Saved entries

-- Opening Marker --

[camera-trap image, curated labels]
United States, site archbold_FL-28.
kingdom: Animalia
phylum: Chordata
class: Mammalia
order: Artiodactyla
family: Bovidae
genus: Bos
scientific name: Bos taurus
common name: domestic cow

-- Closing Marker --

- [TO DO] Each line from the one containing "kingdom: Animalia" to the end of the records should be echoed exactly, and no other line.

- [EXPECTED ANSWER]
kingdom: Animalia
phylum: Chordata
class: Mammalia
order: Artiodactyla
family: Bovidae
genus: Bos
scientific name: Bos taurus
common name: domestic cow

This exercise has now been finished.